===== RECORDS FOR THIS TASK

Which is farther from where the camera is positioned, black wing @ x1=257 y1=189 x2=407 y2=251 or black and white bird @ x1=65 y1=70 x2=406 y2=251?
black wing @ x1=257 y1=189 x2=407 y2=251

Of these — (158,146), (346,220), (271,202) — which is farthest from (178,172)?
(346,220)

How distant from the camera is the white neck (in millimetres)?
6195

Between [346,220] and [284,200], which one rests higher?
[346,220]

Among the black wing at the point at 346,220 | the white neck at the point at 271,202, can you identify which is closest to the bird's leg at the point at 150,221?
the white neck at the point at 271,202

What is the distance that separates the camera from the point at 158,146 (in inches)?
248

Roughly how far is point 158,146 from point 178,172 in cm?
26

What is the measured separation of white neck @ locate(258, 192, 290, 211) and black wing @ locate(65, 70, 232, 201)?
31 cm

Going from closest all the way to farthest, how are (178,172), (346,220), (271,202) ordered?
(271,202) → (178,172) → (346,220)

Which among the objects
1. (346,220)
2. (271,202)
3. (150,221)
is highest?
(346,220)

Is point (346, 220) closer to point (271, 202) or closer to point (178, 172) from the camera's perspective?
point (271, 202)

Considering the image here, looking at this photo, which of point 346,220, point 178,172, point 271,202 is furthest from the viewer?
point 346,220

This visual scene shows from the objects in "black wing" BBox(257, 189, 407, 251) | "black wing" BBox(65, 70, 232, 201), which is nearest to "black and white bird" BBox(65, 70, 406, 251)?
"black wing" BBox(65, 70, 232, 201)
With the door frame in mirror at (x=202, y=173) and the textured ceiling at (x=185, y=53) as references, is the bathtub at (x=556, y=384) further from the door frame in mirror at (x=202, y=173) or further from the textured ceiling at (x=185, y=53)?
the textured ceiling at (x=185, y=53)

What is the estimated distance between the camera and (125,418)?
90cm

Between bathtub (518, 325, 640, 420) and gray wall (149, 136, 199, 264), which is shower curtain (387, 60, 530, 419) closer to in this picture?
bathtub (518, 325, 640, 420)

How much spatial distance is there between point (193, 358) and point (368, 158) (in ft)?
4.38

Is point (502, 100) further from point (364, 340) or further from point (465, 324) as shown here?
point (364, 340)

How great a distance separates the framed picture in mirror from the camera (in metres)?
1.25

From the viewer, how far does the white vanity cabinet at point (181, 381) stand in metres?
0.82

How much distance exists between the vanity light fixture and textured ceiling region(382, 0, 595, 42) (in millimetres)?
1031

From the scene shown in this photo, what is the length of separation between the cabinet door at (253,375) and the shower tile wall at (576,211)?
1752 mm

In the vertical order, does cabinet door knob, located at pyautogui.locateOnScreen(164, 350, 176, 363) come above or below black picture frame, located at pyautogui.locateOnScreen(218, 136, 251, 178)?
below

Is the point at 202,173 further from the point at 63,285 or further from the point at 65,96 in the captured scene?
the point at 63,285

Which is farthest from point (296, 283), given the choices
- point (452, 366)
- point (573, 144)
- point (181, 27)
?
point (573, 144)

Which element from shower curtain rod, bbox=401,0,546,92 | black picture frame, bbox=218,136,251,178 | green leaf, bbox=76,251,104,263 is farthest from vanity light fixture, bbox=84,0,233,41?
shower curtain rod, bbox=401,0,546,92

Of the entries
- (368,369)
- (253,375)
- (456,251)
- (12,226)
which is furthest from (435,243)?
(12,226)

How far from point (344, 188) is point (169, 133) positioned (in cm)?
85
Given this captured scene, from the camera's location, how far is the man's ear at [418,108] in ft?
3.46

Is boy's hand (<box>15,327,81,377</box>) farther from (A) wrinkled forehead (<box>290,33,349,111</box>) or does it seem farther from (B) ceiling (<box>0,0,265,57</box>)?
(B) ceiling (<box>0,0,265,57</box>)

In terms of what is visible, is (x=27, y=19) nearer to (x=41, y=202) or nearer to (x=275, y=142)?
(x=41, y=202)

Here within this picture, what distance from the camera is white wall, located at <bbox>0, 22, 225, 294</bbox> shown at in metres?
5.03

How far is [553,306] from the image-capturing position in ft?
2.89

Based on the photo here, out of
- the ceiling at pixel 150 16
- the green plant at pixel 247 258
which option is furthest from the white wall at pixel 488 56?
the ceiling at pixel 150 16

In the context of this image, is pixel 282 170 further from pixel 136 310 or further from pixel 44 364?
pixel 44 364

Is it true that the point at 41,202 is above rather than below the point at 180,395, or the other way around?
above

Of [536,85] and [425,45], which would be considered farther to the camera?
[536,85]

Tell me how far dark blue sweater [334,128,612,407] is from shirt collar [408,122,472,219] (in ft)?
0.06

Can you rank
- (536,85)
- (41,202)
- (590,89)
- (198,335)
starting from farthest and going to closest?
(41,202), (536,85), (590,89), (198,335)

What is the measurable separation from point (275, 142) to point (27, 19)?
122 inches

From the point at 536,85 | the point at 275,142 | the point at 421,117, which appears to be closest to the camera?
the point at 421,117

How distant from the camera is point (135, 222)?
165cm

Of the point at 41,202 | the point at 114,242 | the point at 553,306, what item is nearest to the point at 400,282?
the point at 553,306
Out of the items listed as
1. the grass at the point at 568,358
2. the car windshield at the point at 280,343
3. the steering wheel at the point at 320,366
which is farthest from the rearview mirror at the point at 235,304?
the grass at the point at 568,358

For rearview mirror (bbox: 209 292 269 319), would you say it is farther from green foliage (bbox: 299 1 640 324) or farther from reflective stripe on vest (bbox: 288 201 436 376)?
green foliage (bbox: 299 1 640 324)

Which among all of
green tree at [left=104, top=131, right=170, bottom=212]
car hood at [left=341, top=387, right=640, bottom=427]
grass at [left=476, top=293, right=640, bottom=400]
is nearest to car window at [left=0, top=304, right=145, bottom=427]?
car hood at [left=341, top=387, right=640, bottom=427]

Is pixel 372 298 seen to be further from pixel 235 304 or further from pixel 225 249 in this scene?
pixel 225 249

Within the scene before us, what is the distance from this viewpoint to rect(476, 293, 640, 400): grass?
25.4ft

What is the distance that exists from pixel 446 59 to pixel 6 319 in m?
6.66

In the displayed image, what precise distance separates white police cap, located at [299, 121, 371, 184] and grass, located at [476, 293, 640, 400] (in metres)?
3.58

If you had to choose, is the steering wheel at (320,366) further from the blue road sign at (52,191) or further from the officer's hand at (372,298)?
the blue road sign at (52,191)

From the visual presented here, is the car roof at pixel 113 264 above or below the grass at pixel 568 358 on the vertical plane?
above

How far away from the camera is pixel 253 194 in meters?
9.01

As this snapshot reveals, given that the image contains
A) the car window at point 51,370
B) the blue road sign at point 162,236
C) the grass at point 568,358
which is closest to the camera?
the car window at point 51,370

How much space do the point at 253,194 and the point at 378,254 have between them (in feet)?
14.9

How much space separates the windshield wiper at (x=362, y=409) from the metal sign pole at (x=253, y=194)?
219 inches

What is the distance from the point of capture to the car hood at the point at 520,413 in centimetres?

==========

### JOB
Rewrite every one of the items above as a numbered list, leaving out the blank lines.

### ANSWER TO THIS TASK
1. Which is farther from where the camera is positioned, black wing @ x1=257 y1=189 x2=407 y2=251 or black and white bird @ x1=65 y1=70 x2=406 y2=251?
2. black wing @ x1=257 y1=189 x2=407 y2=251
3. Of these — (158,146), (346,220), (271,202) — which is farthest from (178,172)?
4. (346,220)
5. How distant from the camera is the white neck (in millimetres)?
6. 6195
7. Between [346,220] and [284,200], which one rests higher?
8. [346,220]
9. Among the black wing at the point at 346,220 | the white neck at the point at 271,202, can you identify which is closest to the bird's leg at the point at 150,221?
10. the white neck at the point at 271,202
11. What is the distance that separates the camera from the point at 158,146 (in inches)?
12. 248
13. Roughly how far is point 158,146 from point 178,172 in cm?
14. 26
15. What is the measured separation of white neck @ locate(258, 192, 290, 211) and black wing @ locate(65, 70, 232, 201)?
16. 31 cm
17. Going from closest all the way to farthest, how are (178,172), (346,220), (271,202) ordered?
18. (271,202) → (178,172) → (346,220)
19. Which among the objects
20. 1. (346,220)
21. 2. (271,202)
22. 3. (150,221)
23. is highest?
24. (346,220)
25. Is point (346, 220) closer to point (271, 202) or closer to point (178, 172) from the camera's perspective?
26. point (271, 202)
27. Considering the image here, looking at this photo, which of point 346,220, point 178,172, point 271,202 is furthest from the viewer?
28. point 346,220
29. This visual scene shows from the objects in "black wing" BBox(257, 189, 407, 251) | "black wing" BBox(65, 70, 232, 201), which is nearest to "black and white bird" BBox(65, 70, 406, 251)?
30. "black wing" BBox(65, 70, 232, 201)
31. With the door frame in mirror at (x=202, y=173) and the textured ceiling at (x=185, y=53) as references, is the bathtub at (x=556, y=384) further from the door frame in mirror at (x=202, y=173) or further from the textured ceiling at (x=185, y=53)?
32. the textured ceiling at (x=185, y=53)
33. What is the estimated distance between the camera and (125,418)?
34. 90cm
35. Between bathtub (518, 325, 640, 420) and gray wall (149, 136, 199, 264), which is shower curtain (387, 60, 530, 419) closer to in this picture?
36. bathtub (518, 325, 640, 420)
37. How much spatial distance is there between point (193, 358) and point (368, 158) (in ft)?
38. 4.38
39. Is point (502, 100) further from point (364, 340) or further from point (465, 324) as shown here?
40. point (364, 340)
41. How great a distance separates the framed picture in mirror from the camera (in metres)?
42. 1.25
43. From the viewer, how far does the white vanity cabinet at point (181, 381) stand in metres?
44. 0.82
45. How much distance exists between the vanity light fixture and textured ceiling region(382, 0, 595, 42) (in millimetres)?
46. 1031
47. From the scene shown in this photo, what is the length of separation between the cabinet door at (253,375) and the shower tile wall at (576,211)?
48. 1752 mm
49. In the vertical order, does cabinet door knob, located at pyautogui.locateOnScreen(164, 350, 176, 363) come above or below black picture frame, located at pyautogui.locateOnScreen(218, 136, 251, 178)?
50. below
51. Is the point at 202,173 further from the point at 63,285 or further from the point at 65,96 in the captured scene?
52. the point at 63,285
53. Which is farthest from point (296, 283), given the choices
54. - point (452, 366)
55. - point (573, 144)
56. - point (181, 27)
57. ?
58. point (573, 144)
59. Which element from shower curtain rod, bbox=401,0,546,92 | black picture frame, bbox=218,136,251,178 | green leaf, bbox=76,251,104,263 is farthest from vanity light fixture, bbox=84,0,233,41?
60. shower curtain rod, bbox=401,0,546,92
61. Of the entries
62. - (368,369)
63. - (253,375)
64. - (456,251)
65. - (12,226)
66. which is furthest from (435,243)?
67. (12,226)
68. How far from point (344, 188) is point (169, 133) positioned (in cm)?
69. 85
70. Given this captured scene, from the camera's location, how far is the man's ear at [418,108] in ft?
71. 3.46
72. Is boy's hand (<box>15,327,81,377</box>) farther from (A) wrinkled forehead (<box>290,33,349,111</box>) or does it seem farther from (B) ceiling (<box>0,0,265,57</box>)?
73. (B) ceiling (<box>0,0,265,57</box>)
74. In terms of what is visible, is (x=27, y=19) nearer to (x=41, y=202) or nearer to (x=275, y=142)?
75. (x=41, y=202)
76. Here within this picture, what distance from the camera is white wall, located at <bbox>0, 22, 225, 294</bbox> shown at in metres?
77. 5.03
78. How far is [553,306] from the image-capturing position in ft?
79. 2.89
80. Based on the photo here, out of
81. - the ceiling at pixel 150 16
82. - the green plant at pixel 247 258
83. which option is furthest from the white wall at pixel 488 56?
84. the ceiling at pixel 150 16
85. In the context of this image, is pixel 282 170 further from pixel 136 310 or further from pixel 44 364?
86. pixel 44 364
87. Is it true that the point at 41,202 is above rather than below the point at 180,395, or the other way around?
88. above
89. Of [536,85] and [425,45], which would be considered farther to the camera?
90. [536,85]
91. Tell me how far dark blue sweater [334,128,612,407] is from shirt collar [408,122,472,219] (in ft)?
92. 0.06
93. Can you rank
94. - (536,85)
95. - (41,202)
96. - (590,89)
97. - (198,335)
98. starting from farthest and going to closest?
99. (41,202), (536,85), (590,89), (198,335)
100. What is the measurable separation from point (275, 142) to point (27, 19)?
101. 122 inches
102. From the point at 536,85 | the point at 275,142 | the point at 421,117, which appears to be closest to the camera?
103. the point at 421,117
104. How distant from the camera is point (135, 222)?
105. 165cm
106. Of the point at 41,202 | the point at 114,242 | the point at 553,306, what item is nearest to the point at 400,282?
107. the point at 553,306
108. Out of the items listed as
109. 1. the grass at the point at 568,358
110. 2. the car windshield at the point at 280,343
111. 3. the steering wheel at the point at 320,366
112. which is farthest from the rearview mirror at the point at 235,304?
113. the grass at the point at 568,358
114. For rearview mirror (bbox: 209 292 269 319), would you say it is farther from green foliage (bbox: 299 1 640 324) or farther from reflective stripe on vest (bbox: 288 201 436 376)?
115. green foliage (bbox: 299 1 640 324)
116. Which among all of
117. green tree at [left=104, top=131, right=170, bottom=212]
118. car hood at [left=341, top=387, right=640, bottom=427]
119. grass at [left=476, top=293, right=640, bottom=400]
120. is nearest to car window at [left=0, top=304, right=145, bottom=427]?
121. car hood at [left=341, top=387, right=640, bottom=427]
122. Is pixel 372 298 seen to be further from pixel 235 304 or further from pixel 225 249 in this scene?
123. pixel 225 249
124. Within the scene before us, what is the distance from this viewpoint to rect(476, 293, 640, 400): grass?
125. 25.4ft
126. What is the distance that exists from pixel 446 59 to pixel 6 319 in m?
127. 6.66
128. In the displayed image, what precise distance separates white police cap, located at [299, 121, 371, 184] and grass, located at [476, 293, 640, 400] (in metres)?
129. 3.58
130. If you had to choose, is the steering wheel at (320,366) further from the blue road sign at (52,191) or further from the officer's hand at (372,298)?
131. the blue road sign at (52,191)
132. From the visual presented here, is the car roof at pixel 113 264 above or below the grass at pixel 568 358 on the vertical plane?
133. above
134. How far away from the camera is pixel 253 194 in meters?
135. 9.01
136. As this snapshot reveals, given that the image contains
137. A) the car window at point 51,370
138. B) the blue road sign at point 162,236
139. C) the grass at point 568,358
140. which is closest to the camera?
141. the car window at point 51,370
142. How much space do the point at 253,194 and the point at 378,254 have between them (in feet)?
143. 14.9
144. How much space separates the windshield wiper at (x=362, y=409) from the metal sign pole at (x=253, y=194)?
145. 219 inches
146. What is the distance from the point of capture to the car hood at the point at 520,413 in centimetres?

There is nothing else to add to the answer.